16 Mart 1988 yılında beşbin Iraklı Kürdü çoluk çocuk feci bir şekilde kimyasal gazla şehit edildi.

O gün çocuğununun üzerine abanmış genç bir anne sanki onu ölümden korumaya çalışıyordu.

Zalim Saddam bir şafak vaktinde insanların kanına girdi. Bu ümmetin birbirini bu şekilde boğazladığı nadir vakalardan birisiydi. Kafir bile kadın ve çocuğa dokunmazken bizde artık hiçbir erdem kalmamıştı.
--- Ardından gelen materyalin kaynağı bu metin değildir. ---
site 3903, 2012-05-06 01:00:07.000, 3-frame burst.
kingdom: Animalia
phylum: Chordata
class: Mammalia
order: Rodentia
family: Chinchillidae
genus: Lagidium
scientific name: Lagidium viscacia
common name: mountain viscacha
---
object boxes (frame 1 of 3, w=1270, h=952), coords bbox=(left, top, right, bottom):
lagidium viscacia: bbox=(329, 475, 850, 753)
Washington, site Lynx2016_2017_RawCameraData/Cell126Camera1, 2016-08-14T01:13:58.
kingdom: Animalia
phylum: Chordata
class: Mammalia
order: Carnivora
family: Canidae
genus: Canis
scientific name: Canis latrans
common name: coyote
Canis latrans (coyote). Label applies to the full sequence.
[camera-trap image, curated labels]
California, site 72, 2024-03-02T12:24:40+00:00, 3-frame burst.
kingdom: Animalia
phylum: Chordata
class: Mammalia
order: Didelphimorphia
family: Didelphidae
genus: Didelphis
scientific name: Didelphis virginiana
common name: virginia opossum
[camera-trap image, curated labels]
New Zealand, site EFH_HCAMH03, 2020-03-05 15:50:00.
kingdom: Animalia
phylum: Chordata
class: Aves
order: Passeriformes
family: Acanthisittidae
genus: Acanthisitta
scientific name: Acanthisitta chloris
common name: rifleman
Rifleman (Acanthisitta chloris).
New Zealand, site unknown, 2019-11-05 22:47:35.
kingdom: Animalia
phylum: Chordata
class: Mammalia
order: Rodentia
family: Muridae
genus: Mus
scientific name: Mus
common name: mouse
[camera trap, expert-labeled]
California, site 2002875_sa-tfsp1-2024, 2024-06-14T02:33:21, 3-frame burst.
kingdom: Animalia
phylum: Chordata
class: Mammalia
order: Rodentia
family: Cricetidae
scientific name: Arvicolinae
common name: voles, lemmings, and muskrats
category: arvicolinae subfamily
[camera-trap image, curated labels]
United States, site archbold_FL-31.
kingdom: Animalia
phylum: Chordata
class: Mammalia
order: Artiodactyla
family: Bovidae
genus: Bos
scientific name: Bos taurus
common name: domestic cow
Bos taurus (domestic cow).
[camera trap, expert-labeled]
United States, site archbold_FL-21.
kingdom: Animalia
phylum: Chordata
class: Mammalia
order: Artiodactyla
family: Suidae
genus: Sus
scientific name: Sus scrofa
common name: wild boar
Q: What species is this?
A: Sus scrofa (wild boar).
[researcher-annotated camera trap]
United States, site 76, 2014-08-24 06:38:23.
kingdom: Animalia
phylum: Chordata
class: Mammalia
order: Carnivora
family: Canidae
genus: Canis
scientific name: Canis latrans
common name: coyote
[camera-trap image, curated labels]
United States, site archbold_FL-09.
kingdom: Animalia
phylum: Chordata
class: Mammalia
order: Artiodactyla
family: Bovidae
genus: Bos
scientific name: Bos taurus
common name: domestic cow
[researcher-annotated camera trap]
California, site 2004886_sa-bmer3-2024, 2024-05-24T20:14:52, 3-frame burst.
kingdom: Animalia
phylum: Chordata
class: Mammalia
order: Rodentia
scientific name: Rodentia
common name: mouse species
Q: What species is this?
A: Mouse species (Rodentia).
Rahmetli Özal oradakilerde bizim kardeşlerimiz diyerek sınır kapılarını mültecilere açarken bugünkü Kemalistler tepki gösteriyordu.

Tam artık ümmet bu tür olaylardan ders aldı bir daha yapmaz diye düşünürken bu sefer aynı acı haber Suriye’den geldi. Nedir ümmetin bu zalimliği

Halepçe

Siz onu Şıvan’dan dinleyin. Izdırap ve acıyı

Allah bu ümmete bu acıları bir daha yaşatmasın diyeceğim…

Ama bizde bu kafa oldukça bu acıyı hep yaşayacağız.

Halepçeler bizim beynimizde.

Zalimlik içimize sinmiş. İslam’ı özümsememişiz.

Müslüman bunu yapmaz diyeceğim ama görüyorum ki bazıları İslam adına insan boğazlamakta.

O insanlardan İslam ve İnsanlık beridir.

İnsan öldüren, hele masumları öldüren kimsenin İslam’la bir ilişkisi yoktur.

Bir insanı öldüren tüm insanı öldürmüş gibidir.

Halepçeler olmasın diyeceğim ama Halepçe zaten içimizde

Biz ümmet olma bilincini yitirdik

Tesbih taneleri gibi dağıldık. Birbirimize kumpaslar kurarken

Kimimiz Amerika’nın ve kimimiz de İsrail’in kucağına oturduk.

Şeytanlarımız ve Hennaslarımızla birlikte hareket ettik.

Birbirimizi düzelteceğimize birbirimizi yok ederken, aslında kendimizi de yok ettiğimizi görmedik. Aynı gemideyiz. Gemi batıyor, biz de batıyoruz. Ama farkında değiliz. Allah bize yardım etsin. Kalplerimizi birbirine ısındırsın. Tefrikayı yok etsin. Girmedikçe tefrika bir millete top onları sinemez diyen şair gerçekten de doğru bir tespit yapmış.

Halepçeler olmasın derken, Halepçelerin yaşanacağını hissetmenin üzüntüsü içerisinde ölenlere rahmet kalan insanlarımıza da idrak vermesini Allah’tan dilerim.